There has been quite a lot of death in my world of late. In the midst of what felt like a storm of mortality, I got Cicero’s On a Good Death out of the library. Then I lost the book and had to pay for it – twenty bucks for a ratty paperback. I was annoyed with myself until it occurred to me that my carelessness might be seen as a bit of luck, a little accidental sacrifice on death’s alter, a sleight of hand that might make death look elsewhere for awhile.
Embodied vulnerability is the site where legal language separates from all other texts. I said before that words alone produce legal property, but of course the real meaning of property in the world depends on the promise, or the threat, that owners’ rights will be enforced if necessary with state controlled violence that can only be effective because of our mortality. As the geographer James Tyner puts it, “the principal expression of state sovereignty resides, to a large degree, in the power and the capacity to dictate who may live and who must die.” Genocide and the Geographical Imagination 22 (In this respect, at least, Garrison was right that the Constitution is a covenant with death, as is any legally enforceable document, including property deeds.) So law doesn’t really outstrip mortality at all – law depends on mortality for its power.

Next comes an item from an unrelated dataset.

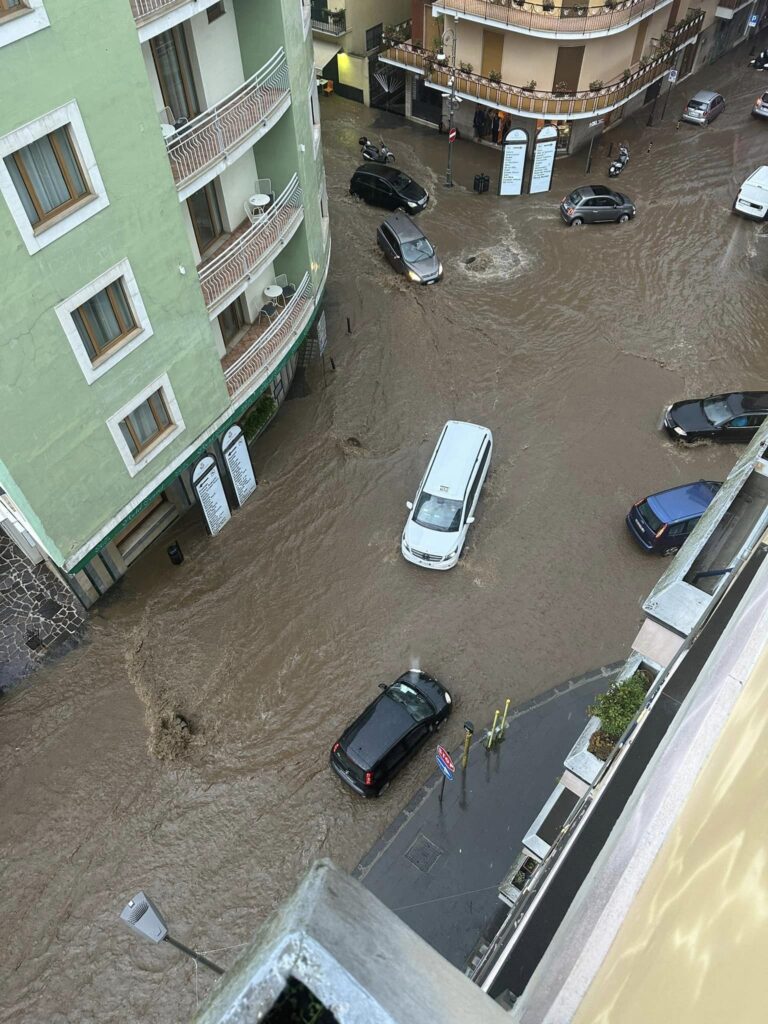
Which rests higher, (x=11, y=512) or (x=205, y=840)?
(x=11, y=512)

And yet, in some sense all recognized legal subjects defy their own mortality. In some sense that is what it means to be a legal subject, not to be confined and defined forever by the chaos and vulnerability of our temporary embodied trajectories. And legal language is the switch, the mechanism of transport, the crossroads where chaos and violence come in and depart as order and meaning. For some. I recently re-read Patricia Williams’s great essay Alchemical Notes, in which she observes that for African Americans in the Ante-Bellum South, there was no “slave law.” A slave is either owned or un-owned, never an owner, that is, either outside law or subject to it, but never a legal subject.
So, while legal words’ performative power turns some folks into owners, subjects able to escape their corporeal limits through inheritable property, it turns others into outlaws – with bodies that are themselves never fully their own. Frederick Douglass was not a lawyer, but as an escaped slave turned lecture-circuit star he knew a thing or two about both performance and the interaction of property law and bodies: “I appear this evening as a thief and a robber,” he told his audience, “I stole this head, these limbs, this body from my master and ran off with them.” And so, today, in the legal battles taking place in North Carolina, transgender people find themselves alternately subjected to and made subjects by the play of words and bodies. Indeed, with legally performative text written not just on paper but on bathroom doors, it is hard to imagine a clearer demonstration of the trick of legal subjecthood, and how that trick both depends on and exceeds the boundaries of our embodied mortality.